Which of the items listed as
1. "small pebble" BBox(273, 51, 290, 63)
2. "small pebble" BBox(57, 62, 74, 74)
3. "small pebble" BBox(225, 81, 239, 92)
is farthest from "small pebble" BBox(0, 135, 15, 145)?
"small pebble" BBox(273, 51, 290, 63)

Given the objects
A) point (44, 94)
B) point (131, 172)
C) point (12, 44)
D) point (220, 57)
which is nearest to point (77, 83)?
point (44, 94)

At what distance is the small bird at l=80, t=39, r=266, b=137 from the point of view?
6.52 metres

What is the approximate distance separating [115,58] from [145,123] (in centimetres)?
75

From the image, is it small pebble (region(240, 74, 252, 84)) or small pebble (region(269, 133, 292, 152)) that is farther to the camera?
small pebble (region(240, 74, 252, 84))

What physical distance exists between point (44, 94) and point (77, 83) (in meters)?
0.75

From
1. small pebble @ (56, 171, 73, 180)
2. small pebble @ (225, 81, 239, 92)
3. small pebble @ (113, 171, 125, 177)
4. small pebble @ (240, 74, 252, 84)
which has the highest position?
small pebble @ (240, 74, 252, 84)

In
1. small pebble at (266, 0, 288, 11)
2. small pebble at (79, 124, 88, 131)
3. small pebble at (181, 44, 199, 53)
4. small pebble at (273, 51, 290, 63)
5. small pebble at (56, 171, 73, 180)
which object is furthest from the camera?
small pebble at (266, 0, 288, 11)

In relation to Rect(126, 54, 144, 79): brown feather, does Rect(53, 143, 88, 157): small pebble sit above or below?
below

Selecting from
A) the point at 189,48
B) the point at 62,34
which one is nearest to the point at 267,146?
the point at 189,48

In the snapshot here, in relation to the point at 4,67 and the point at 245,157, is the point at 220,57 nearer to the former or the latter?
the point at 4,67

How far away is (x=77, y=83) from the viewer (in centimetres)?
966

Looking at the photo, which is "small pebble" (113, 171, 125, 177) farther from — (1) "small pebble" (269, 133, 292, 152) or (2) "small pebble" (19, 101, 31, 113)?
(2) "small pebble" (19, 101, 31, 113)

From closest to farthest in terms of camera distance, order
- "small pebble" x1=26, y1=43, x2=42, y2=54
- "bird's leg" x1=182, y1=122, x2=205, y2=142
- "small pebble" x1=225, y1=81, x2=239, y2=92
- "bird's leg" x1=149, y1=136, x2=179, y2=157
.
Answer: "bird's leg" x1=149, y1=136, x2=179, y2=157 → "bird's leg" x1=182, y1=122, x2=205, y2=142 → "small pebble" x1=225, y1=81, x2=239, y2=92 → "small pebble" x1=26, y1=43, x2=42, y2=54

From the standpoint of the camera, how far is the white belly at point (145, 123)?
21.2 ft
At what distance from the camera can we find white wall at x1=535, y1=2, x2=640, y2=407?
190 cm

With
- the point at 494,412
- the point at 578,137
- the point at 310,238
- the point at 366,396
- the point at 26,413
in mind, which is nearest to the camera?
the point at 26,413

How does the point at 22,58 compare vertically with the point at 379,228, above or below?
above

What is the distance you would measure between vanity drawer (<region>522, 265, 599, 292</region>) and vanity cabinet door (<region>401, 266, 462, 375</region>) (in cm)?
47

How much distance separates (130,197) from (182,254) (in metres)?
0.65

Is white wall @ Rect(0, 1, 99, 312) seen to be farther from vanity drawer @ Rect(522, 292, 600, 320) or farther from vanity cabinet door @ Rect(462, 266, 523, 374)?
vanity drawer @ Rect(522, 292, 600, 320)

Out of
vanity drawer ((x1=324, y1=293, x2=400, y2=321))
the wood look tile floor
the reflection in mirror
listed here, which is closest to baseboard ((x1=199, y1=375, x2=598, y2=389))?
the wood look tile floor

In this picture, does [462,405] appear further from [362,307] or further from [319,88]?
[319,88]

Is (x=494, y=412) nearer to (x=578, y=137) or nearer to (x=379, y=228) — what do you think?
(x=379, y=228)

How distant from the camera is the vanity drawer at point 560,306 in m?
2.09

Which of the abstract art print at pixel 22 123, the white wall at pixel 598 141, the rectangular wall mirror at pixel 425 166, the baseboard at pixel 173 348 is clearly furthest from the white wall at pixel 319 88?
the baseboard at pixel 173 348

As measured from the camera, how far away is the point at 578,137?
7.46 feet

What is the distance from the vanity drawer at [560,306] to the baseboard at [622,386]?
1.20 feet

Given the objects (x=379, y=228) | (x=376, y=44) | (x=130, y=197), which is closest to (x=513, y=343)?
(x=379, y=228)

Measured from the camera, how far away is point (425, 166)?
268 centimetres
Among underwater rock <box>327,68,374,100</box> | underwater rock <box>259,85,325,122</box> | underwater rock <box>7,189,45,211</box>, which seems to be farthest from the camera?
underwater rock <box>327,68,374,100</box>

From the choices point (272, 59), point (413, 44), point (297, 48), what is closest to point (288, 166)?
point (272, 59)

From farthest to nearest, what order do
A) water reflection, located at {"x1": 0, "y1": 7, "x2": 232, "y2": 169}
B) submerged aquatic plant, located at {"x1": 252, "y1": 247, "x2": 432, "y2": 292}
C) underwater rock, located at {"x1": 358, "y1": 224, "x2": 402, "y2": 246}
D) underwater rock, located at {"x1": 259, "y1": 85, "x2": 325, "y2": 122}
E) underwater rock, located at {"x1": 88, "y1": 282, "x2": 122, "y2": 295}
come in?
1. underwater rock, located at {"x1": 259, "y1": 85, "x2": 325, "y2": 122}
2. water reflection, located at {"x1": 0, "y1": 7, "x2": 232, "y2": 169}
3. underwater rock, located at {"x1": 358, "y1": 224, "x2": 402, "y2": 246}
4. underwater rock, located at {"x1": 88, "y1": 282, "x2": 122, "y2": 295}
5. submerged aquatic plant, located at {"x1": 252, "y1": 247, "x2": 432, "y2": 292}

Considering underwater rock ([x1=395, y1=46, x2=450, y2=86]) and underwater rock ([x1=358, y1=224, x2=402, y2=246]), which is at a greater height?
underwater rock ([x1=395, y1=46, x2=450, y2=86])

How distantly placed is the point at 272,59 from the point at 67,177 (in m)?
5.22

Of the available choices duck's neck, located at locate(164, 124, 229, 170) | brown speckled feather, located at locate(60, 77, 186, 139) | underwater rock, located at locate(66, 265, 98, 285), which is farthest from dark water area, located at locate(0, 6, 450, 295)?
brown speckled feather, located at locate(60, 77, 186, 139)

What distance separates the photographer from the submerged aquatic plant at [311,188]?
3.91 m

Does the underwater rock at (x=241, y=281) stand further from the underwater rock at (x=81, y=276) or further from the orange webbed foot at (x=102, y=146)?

________________________________________

What you will do → Print the lines of the material exactly as they stand, starting at the line that contains "How distant from" and ending at the line that contains "268 centimetres", both included.

Task output →
How distant from the camera is the vanity drawer at point 560,306 in m?
2.09

Which of the abstract art print at pixel 22 123, the white wall at pixel 598 141, the rectangular wall mirror at pixel 425 166, the baseboard at pixel 173 348 is clearly furthest from the white wall at pixel 319 88?
the baseboard at pixel 173 348

As measured from the camera, how far away is the point at 578,137?
7.46 feet

What is the distance from the vanity drawer at [560,306] to the baseboard at [622,386]?
1.20 feet

Given the objects (x=379, y=228) | (x=376, y=44) | (x=130, y=197), which is closest to (x=513, y=343)?
(x=379, y=228)

Measured from the camera, how far away is point (425, 166)?
268 centimetres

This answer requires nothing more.